Nippy New Year's: Snow, cold chills California
(Photo: Colin
Atagi/The Desert sun)
Near-record cold will ring in the New
Year in California on Thursday, marking the chilliest Rose Parade in more than
60 years.
Temperatures Thursday morning in
Pasadena, Calif., could tie the record low of 32 degrees set in 1952, the
National Weather Service said.
After the chilly start, southern
Californians will see some warming by late morning, with temperatures climbing
through the 40s as sunshine returns, according to AccuWeather meteorologist
Alex Sosnowski. Football fans headed to the Rose Bowl will see
temperatures in the 50s ahead of the game, before chillier air returns after
sunset.
Patty Lang rides a snow disk down a run at the
Adventure Mountain snow park near Echo Summit, Calif., on Dec. 30. (Photo: Rich
Pedroncelli, AP)
Crops could be damaged in central
portions of California — the prime agricultural part of the state — as
temperatures are forecast to drop as low as 21 degrees Thursday morning, the
weather service said.
"We're getting pretty nervous about
it, to be quite honest with you," said Joel Nelsen, president of
California Citrus Mutual, a nonprofit citrus growers association.

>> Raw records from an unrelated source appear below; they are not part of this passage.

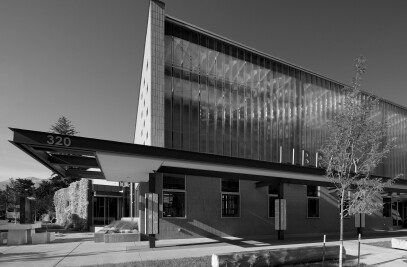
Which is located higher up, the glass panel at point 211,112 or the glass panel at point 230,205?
the glass panel at point 211,112

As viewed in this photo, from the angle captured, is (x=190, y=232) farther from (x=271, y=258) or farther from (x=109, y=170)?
(x=271, y=258)

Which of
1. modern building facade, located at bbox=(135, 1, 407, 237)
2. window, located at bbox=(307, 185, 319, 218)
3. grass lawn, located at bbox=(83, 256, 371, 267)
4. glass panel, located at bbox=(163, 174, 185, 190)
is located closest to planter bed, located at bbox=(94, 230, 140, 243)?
modern building facade, located at bbox=(135, 1, 407, 237)

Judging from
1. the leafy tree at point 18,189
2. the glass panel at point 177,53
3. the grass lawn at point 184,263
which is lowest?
the leafy tree at point 18,189

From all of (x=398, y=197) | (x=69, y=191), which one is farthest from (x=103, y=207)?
(x=398, y=197)

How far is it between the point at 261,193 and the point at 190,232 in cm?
656

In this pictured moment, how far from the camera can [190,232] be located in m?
20.6

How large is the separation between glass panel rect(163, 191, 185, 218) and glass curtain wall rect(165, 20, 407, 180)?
326cm

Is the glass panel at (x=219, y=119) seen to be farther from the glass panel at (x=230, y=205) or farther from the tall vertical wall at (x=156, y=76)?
the tall vertical wall at (x=156, y=76)

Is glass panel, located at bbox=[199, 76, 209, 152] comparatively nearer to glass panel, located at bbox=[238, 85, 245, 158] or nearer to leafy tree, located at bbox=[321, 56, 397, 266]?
glass panel, located at bbox=[238, 85, 245, 158]

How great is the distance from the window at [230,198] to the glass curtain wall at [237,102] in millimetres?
2284

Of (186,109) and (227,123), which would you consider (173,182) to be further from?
(227,123)

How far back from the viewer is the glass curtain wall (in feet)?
72.7

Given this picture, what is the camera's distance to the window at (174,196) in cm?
2023

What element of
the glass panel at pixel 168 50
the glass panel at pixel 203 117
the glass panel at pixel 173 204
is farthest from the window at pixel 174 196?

Freezing
temperatures could affect mandarin orange, navel orange and lemon crops, he
said.
The cold snap comes on top of a rare
storm that dumped as much as a foot of snow on parts of southern
California and the desert Southwest that are unaccustomed to the white stuff. More
than 180 motorists were rescued Wednesday from the San Bernardino Mountains —
about 50 miles northeast of Los Angeles — after being stranded by the storm.
"You'd think you
woke up in Tahoe or something," said Aaron Adams of Temecula, Calif.,
located more than 80 miles southeast of Los Angeles. "Our Old Town looks
like a ski town, it looks like something out of Colorado."